**Verilen Metin:**
•••••

Mlliyet Milliyet Blog Milliyet Blog
 
Facebook Connect
Blog Kategorileri
 

27 Ağustos '08

 
Kategori
Ben Bildiriyorum
 

Pozitif Bilimin Kabul Etmediği bir gerçek: RADYESTEZİ

Pozitif Bilimin Kabul Etmediği bir gerçek: RADYESTEZİ
 

Bir sarkaç yada çubuk nasıl oluyorda suyun kaynağını gösterebiliyor ?


Öyle enteresan bir çağda yaşıyoruz ki, ilimin her dalında yapılan araştırmalar, ortaya yepyeni ürünler, yeni kolaylıklar, yeni imkânlar çıkartıyor. Matematikten, Tıbba, Elektronikten, Uzaya kadar hemen hepsi insanlık için yeni bir şeyler bulmanın, yaratmanın yada üretmenin gayreti içindeler..

Size bu yazımda enteresan bir konudan bahsetmek istiyorum. Aslında bu konuyu, yöntemlerini, sonuçlarını daha önceden biliyordum ama adının Radyestezi olduğunu ve bu işin gerçekten uzmanları olduğunu ve bu kadar ciddi yöntemleri ve geniş kullanım alanı olduğunu bilmiyordum.

Nedir Radyestezi ?

•••••

**Kayıtlı Veriler:**
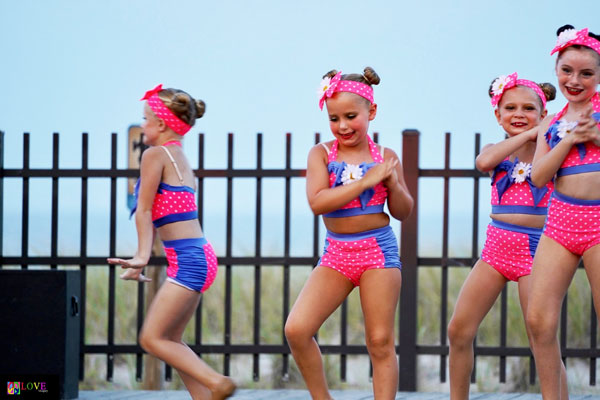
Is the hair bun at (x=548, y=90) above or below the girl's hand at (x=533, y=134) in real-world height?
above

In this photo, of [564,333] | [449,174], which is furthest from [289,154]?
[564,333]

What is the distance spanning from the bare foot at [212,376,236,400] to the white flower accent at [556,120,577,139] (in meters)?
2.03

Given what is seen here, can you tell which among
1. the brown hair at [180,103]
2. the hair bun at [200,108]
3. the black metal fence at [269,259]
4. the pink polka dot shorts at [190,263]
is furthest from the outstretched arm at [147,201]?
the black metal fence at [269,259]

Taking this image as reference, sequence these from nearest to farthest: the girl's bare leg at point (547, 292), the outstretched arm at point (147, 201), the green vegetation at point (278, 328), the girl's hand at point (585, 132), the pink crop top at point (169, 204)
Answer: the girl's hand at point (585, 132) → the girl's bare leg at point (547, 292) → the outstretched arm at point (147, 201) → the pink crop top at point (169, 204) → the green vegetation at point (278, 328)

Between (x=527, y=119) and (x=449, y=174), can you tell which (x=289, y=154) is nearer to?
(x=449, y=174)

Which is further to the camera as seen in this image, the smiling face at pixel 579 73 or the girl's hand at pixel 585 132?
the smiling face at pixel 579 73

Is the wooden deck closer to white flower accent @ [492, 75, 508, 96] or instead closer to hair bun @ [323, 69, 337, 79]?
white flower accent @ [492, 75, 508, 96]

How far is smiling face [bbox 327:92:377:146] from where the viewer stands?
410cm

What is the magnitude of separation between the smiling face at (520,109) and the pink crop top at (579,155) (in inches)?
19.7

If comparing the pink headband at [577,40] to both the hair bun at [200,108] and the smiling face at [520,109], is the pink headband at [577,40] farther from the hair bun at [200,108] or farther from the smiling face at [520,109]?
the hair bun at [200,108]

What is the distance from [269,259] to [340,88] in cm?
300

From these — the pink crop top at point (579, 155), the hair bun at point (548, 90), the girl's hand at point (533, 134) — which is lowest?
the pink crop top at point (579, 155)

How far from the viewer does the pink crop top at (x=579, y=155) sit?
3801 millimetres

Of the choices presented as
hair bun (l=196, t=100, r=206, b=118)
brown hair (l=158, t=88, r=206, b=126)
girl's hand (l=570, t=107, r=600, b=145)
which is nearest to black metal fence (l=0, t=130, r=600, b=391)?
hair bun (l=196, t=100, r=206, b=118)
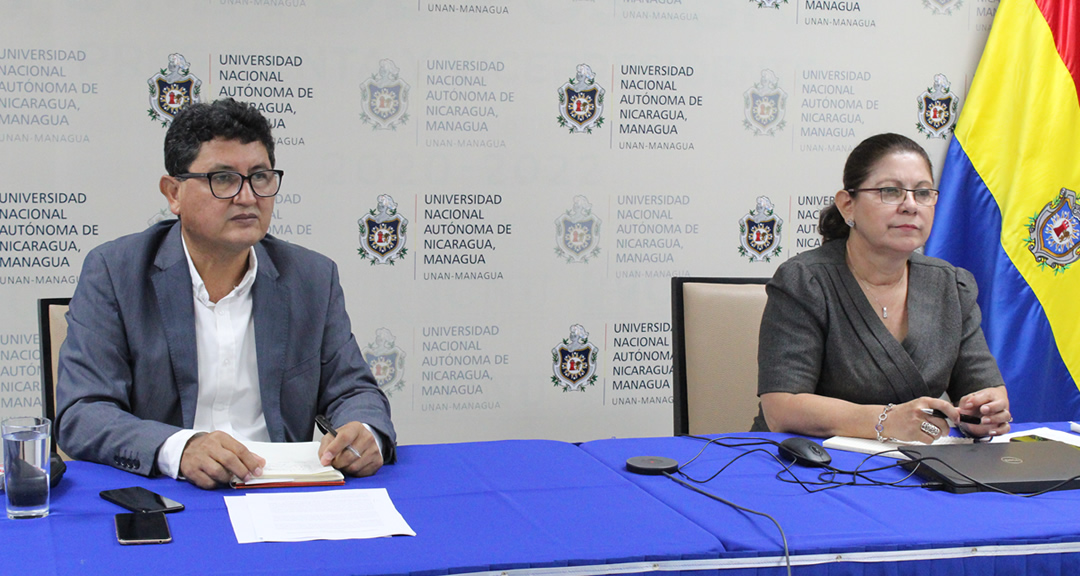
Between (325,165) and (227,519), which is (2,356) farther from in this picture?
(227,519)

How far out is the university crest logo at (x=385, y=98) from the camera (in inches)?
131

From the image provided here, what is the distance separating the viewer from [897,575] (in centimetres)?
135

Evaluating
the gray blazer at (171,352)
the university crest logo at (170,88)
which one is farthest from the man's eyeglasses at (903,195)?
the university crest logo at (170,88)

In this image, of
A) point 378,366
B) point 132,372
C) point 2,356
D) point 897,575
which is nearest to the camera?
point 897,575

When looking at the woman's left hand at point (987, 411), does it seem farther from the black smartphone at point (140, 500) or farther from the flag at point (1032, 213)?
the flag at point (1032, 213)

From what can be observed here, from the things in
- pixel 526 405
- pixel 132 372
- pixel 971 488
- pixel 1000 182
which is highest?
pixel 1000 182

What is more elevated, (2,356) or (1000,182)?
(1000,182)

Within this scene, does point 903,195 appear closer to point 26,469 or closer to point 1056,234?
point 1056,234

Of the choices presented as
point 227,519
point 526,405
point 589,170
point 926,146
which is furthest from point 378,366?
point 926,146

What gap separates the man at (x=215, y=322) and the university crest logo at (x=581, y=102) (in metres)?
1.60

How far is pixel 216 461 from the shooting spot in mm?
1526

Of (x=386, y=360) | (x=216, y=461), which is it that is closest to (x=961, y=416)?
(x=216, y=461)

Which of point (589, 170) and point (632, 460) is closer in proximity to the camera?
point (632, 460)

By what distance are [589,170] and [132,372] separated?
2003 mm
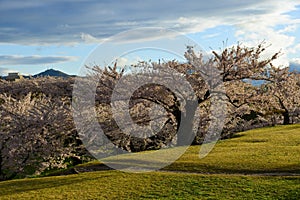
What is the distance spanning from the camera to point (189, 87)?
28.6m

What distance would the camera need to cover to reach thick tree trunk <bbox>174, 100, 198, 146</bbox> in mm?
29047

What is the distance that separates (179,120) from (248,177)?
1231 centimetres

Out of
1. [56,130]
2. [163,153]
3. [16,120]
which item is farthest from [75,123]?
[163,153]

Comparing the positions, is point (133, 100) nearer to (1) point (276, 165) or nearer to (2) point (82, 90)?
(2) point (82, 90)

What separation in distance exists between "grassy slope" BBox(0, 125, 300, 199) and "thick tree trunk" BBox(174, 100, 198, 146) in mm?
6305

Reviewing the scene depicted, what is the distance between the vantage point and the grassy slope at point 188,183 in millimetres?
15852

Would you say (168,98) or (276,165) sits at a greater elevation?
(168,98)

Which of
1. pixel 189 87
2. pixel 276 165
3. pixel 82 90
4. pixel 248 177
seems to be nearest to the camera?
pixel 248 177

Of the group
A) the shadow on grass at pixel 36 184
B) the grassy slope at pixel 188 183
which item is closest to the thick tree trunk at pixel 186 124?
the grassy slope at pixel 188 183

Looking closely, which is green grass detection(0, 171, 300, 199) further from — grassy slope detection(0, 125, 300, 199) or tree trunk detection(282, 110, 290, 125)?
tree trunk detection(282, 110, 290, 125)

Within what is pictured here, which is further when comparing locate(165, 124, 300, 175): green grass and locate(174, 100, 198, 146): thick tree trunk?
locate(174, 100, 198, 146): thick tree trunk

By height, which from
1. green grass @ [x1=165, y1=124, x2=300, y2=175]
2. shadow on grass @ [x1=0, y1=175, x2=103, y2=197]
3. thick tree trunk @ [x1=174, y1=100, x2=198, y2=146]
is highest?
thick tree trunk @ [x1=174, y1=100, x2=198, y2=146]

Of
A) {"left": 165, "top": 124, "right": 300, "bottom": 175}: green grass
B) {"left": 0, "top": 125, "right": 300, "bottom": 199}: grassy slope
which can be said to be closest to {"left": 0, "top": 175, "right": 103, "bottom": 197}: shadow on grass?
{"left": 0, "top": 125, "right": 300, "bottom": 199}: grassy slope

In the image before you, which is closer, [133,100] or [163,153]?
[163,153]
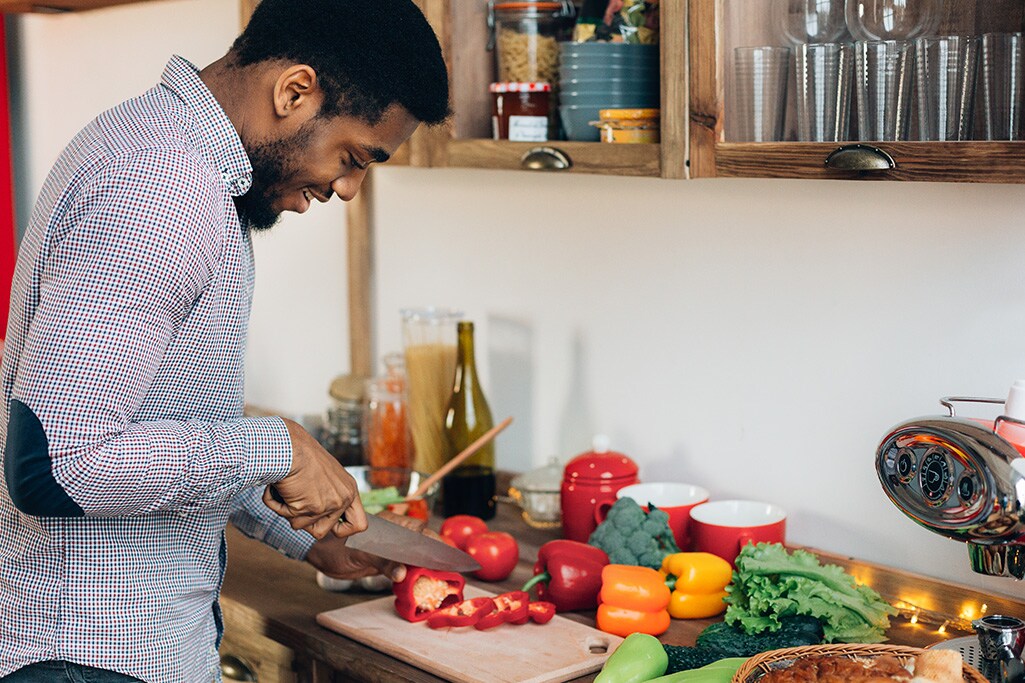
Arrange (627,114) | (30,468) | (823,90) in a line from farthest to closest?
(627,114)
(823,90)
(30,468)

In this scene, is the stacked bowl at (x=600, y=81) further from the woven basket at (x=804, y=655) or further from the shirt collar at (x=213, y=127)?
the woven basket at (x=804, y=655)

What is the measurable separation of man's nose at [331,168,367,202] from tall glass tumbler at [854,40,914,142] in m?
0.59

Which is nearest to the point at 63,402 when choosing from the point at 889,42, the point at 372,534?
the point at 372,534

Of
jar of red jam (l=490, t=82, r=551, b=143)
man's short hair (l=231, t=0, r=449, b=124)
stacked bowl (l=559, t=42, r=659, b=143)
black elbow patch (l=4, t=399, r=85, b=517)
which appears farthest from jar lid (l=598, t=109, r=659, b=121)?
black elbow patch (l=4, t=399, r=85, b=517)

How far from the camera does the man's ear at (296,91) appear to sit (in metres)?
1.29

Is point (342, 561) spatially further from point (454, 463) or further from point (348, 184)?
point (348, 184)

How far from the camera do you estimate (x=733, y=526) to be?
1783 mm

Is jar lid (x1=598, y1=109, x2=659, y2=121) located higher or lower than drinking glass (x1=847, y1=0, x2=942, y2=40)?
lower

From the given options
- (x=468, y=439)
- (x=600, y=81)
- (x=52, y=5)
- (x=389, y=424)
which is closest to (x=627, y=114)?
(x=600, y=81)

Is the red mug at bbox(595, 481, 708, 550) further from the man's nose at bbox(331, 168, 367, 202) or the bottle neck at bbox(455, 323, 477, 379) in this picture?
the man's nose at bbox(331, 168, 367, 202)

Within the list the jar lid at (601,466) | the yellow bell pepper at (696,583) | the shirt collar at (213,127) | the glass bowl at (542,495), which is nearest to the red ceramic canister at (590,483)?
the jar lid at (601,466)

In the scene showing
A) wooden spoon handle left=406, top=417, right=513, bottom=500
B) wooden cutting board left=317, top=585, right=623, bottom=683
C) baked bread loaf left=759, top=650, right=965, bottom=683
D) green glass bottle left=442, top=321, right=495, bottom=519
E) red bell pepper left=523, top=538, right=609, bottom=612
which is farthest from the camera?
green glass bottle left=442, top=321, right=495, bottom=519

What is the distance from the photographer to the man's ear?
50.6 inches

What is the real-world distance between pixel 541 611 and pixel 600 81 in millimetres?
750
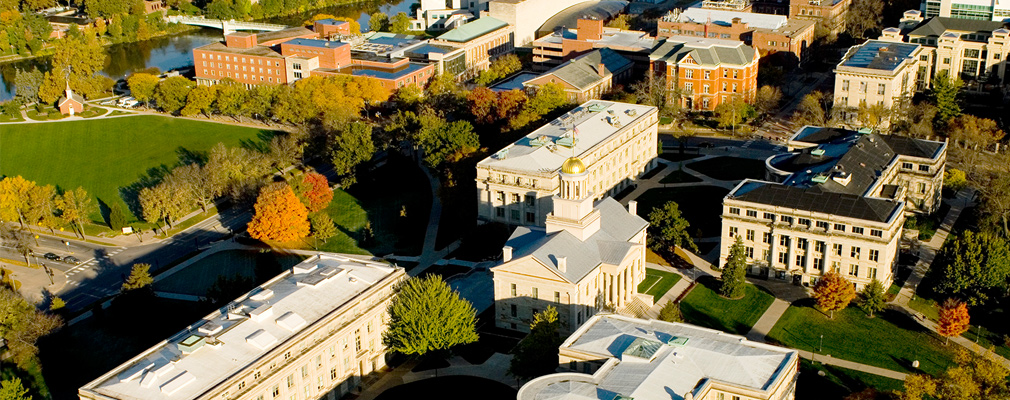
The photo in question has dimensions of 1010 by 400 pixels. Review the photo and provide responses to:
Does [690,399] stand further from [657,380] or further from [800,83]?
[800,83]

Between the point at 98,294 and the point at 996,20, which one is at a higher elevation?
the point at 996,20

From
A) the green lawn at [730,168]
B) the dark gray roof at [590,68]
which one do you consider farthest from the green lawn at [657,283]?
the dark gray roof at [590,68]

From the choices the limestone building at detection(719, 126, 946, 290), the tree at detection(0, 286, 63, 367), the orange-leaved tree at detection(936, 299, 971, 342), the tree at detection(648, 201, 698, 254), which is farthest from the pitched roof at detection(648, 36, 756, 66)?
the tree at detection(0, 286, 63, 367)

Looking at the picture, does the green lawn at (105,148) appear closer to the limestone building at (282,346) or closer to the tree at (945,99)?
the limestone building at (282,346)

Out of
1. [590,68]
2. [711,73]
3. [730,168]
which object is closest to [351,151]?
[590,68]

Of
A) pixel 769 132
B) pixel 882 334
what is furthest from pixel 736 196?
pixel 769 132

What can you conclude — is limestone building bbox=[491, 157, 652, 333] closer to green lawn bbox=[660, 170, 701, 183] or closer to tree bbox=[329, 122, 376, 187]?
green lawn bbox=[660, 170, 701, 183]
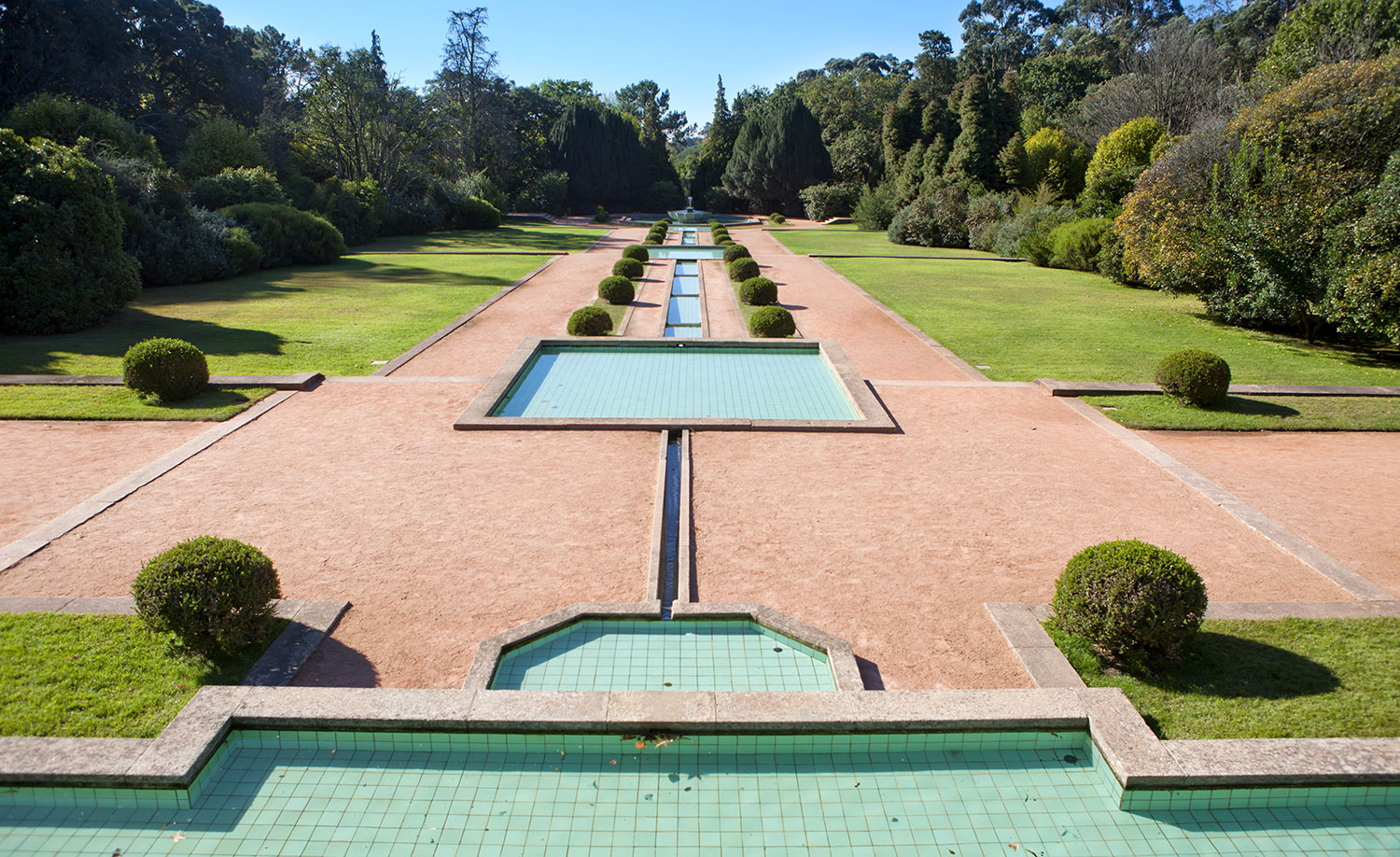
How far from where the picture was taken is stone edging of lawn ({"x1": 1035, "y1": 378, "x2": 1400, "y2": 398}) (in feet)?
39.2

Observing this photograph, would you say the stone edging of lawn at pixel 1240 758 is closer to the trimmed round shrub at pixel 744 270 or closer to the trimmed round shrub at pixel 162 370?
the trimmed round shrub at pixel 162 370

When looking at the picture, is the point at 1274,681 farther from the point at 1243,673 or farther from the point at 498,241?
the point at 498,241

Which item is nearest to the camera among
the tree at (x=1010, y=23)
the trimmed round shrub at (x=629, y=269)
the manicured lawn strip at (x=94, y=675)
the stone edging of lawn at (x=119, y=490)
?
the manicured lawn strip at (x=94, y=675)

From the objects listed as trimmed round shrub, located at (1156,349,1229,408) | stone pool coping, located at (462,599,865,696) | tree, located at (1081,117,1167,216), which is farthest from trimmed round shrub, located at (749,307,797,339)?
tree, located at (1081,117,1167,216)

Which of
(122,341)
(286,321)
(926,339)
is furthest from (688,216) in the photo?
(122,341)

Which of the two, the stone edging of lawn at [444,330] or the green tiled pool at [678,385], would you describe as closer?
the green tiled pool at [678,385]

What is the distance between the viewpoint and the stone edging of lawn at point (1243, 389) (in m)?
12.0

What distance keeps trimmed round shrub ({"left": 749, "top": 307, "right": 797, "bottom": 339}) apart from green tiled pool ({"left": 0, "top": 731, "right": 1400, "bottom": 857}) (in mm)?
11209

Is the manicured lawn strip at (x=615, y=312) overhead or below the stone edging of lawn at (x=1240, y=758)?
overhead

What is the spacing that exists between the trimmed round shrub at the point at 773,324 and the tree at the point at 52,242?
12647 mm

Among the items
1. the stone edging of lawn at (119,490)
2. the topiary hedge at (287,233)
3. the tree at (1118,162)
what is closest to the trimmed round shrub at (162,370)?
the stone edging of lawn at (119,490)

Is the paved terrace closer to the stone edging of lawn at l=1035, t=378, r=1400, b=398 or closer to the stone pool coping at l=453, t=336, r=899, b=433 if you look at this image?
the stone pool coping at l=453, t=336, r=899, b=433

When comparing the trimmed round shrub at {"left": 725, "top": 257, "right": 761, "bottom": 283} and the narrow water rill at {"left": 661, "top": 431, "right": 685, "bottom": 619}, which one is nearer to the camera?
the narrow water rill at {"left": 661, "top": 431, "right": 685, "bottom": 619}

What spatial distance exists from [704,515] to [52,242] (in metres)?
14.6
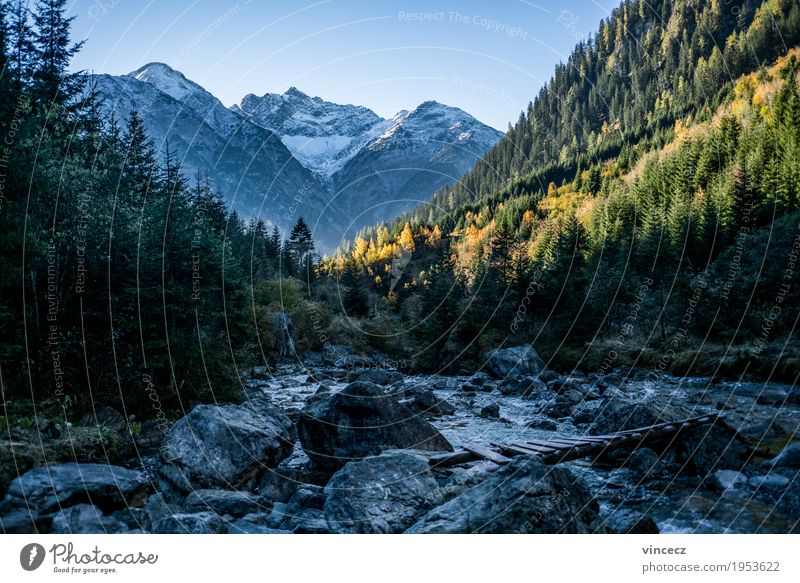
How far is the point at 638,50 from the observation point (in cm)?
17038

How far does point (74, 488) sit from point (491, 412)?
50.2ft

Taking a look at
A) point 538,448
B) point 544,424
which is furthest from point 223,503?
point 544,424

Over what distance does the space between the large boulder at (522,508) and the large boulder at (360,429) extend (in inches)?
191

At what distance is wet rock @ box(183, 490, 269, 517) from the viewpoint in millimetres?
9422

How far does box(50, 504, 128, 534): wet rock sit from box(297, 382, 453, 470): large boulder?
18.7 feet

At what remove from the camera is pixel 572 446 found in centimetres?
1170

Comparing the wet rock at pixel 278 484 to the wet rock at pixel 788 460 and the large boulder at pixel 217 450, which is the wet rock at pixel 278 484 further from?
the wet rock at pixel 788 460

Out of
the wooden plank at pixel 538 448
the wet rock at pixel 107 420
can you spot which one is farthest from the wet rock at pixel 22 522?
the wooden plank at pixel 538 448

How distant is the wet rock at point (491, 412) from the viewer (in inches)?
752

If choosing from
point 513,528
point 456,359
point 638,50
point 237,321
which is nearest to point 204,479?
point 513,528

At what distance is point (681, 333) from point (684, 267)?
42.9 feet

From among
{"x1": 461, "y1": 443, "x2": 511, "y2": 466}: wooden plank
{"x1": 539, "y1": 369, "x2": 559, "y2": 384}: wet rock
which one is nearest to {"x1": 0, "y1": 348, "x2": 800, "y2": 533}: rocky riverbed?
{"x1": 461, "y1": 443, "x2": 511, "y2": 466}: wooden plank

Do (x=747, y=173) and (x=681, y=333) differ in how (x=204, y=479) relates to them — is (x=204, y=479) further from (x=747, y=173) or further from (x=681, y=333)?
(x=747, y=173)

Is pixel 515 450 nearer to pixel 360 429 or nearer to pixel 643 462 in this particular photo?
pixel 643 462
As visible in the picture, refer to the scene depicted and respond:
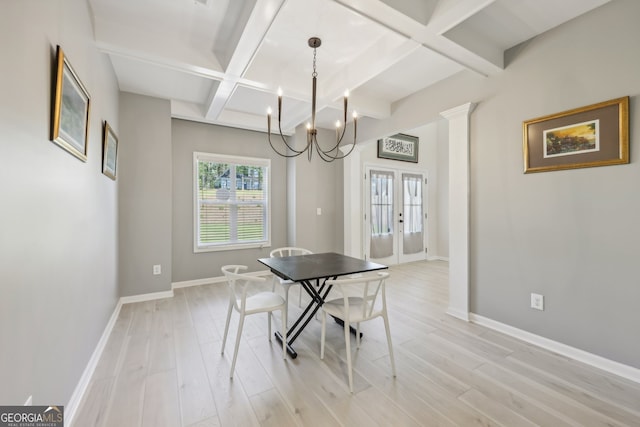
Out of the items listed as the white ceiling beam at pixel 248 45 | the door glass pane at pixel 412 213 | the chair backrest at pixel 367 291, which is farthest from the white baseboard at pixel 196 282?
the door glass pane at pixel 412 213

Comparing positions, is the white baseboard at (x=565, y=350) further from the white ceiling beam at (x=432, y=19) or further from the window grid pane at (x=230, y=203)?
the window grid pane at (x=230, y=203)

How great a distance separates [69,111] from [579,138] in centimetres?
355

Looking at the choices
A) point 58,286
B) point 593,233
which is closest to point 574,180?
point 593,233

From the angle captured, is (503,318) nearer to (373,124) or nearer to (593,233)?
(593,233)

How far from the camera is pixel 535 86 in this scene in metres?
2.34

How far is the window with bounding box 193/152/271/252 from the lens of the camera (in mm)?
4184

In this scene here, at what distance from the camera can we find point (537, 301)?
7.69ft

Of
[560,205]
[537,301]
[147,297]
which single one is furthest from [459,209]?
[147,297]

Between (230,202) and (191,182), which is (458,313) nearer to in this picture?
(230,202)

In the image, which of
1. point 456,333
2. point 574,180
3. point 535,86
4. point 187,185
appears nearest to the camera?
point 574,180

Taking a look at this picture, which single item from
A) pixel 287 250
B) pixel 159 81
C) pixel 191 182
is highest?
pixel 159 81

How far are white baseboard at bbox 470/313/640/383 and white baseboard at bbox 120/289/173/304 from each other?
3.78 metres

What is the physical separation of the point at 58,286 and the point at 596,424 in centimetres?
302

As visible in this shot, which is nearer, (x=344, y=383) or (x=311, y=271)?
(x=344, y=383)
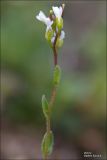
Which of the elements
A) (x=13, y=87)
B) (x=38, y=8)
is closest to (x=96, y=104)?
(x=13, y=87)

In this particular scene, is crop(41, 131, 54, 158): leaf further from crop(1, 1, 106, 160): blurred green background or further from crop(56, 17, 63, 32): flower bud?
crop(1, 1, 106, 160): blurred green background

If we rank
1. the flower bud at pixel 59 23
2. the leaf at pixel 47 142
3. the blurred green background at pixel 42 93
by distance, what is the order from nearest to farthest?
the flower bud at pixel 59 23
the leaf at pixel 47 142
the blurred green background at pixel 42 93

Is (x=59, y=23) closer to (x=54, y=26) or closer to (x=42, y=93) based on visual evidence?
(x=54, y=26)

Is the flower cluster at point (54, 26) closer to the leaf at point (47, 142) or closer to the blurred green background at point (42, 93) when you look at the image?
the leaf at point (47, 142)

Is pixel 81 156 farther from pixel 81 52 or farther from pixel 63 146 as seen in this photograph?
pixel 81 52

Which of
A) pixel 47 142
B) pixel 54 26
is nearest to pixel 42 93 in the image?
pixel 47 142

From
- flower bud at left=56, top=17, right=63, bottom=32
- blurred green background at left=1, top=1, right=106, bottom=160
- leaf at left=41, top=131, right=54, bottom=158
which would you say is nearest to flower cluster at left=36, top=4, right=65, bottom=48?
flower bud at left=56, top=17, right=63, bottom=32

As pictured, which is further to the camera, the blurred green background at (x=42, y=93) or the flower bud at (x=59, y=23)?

•••••

**Yönergeler:**
1) Radyestezi yazısına göre yazar bu konuyla ilgili daha önce neleri bilmiyordu?
2) Radyestezi yazısında "Bir sarkaç yada" sözlerini içeren yerle açılıp "Nedir Radyestezi ?" ile kapanan bölümü hiç değiştirmeden çıktı olarak verin.
Bu kayıtlara ihtiyacınız yok.

**Görev Bazında Çözümler:**
1) Adının Radyestezi olduğunu, bu işin gerçekten uzmanları olduğunu ve bu kadar ciddi yöntemleri ve geniş kullanım alanı olduğunu bilmiyordu.

2)
Bir sarkaç yada çubuk nasıl oluyorda suyun kaynağını gösterebiliyor ?


Öyle enteresan bir çağda yaşıyoruz ki, ilimin her dalında yapılan araştırmalar, ortaya yepyeni ürünler, yeni kolaylıklar, yeni imkânlar çıkartıyor. Matematikten, Tıbba, Elektronikten, Uzaya kadar hemen hepsi insanlık için yeni bir şeyler bulmanın, yaratmanın yada üretmenin gayreti içindeler..

Size bu yazımda enteresan bir konudan bahsetmek istiyorum. Aslında bu konuyu, yöntemlerini, sonuçlarını daha önceden biliyordum ama adının Radyestezi olduğunu ve bu işin gerçekten uzmanları olduğunu ve bu kadar ciddi yöntemleri ve geniş kullanım alanı olduğunu bilmiyordum.

Nedir Radyestezi ?